# For Sale - 240mm Martell Yo-Gyuto CPM-154



## Dave Martell (Dec 3, 2015)

*Stats*

Length - 240mm

Height (at heel) - 55mm

Steel - CPM-154 (Crucible Particle Metallurgy aka stainless powdered steel)

Hardness - Rc61-62

Handle Style - Yo (hidden tang western)

Handle Materials - Gold dyed maple burl with streaked blond buffalo horn ferrule & nickel silver accents



It's a tough day for picture taking here in PA. The sun is in & out and the wind is howling so my pics are slightly blurry and dark. The handle color is pretty much true to real life. The wood is pretty nice on this one, neither loud nor simple - somewhere in the middle - and finished to match this attribute. Of course the horn has been highly polished and it's some pretty nice stuff with a real deep dark streak lined up with the spine of the blade for visual enjoyment while in use. :cool2:





Price - *$575*(shipping included to USA / International will pay all costs over $25)  



If you're interested in purchasing this knife please contact via PM or email along with your Paypal email address (for the invoice).
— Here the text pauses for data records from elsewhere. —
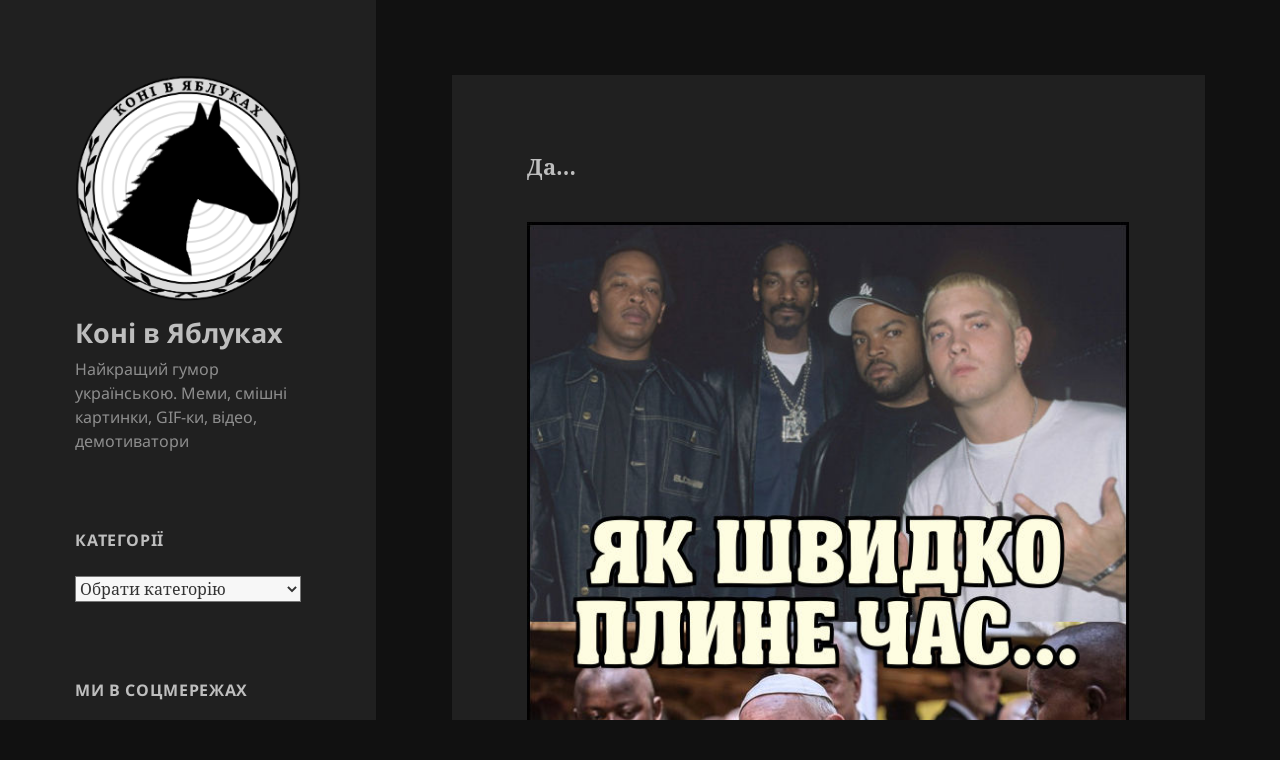

--- FILE ---
content_type: text/html; charset=utf-8
request_url: https://www.google.com/recaptcha/api2/aframe
body_size: 268
content:
<!DOCTYPE HTML><html><head><meta http-equiv="content-type" content="text/html; charset=UTF-8"></head><body><script nonce="Ue6bAvCp5L49B8Rpjc_k5w">/** Anti-fraud and anti-abuse applications only. See google.com/recaptcha */ try{var clients={'sodar':'https://pagead2.googlesyndication.com/pagead/sodar?'};window.addEventListener("message",function(a){try{if(a.source===window.parent){var b=JSON.parse(a.data);var c=clients[b['id']];if(c){var d=document.createElement('img');d.src=c+b['params']+'&rc='+(localStorage.getItem("rc::a")?sessionStorage.getItem("rc::b"):"");window.document.body.appendChild(d);sessionStorage.setItem("rc::e",parseInt(sessionStorage.getItem("rc::e")||0)+1);localStorage.setItem("rc::h",'1768379538167');}}}catch(b){}});window.parent.postMessage("_grecaptcha_ready", "*");}catch(b){}</script></body></html>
If international, please specify country.

Thanks for looking!

Dave


----------



## Bill13 (Dec 3, 2015)

Very tastefully done Dave.


----------



## Dave Martell (Dec 3, 2015)

Bill13 said:


> Very tastefully done Dave.




Thanks Bill


----------



## Dave Martell (Dec 3, 2015)

*SOLD*


----------



## Bill13 (Dec 12, 2015)

Dave, how are you liking working with the CMP as compared to the 01?


----------



## Dave Martell (Dec 12, 2015)

Bill13 said:


> Dave, how are you liking working with the CMP as compared to the 01?




Well.....O-1 is no pleasure but the CPM-154 is even less so.


----------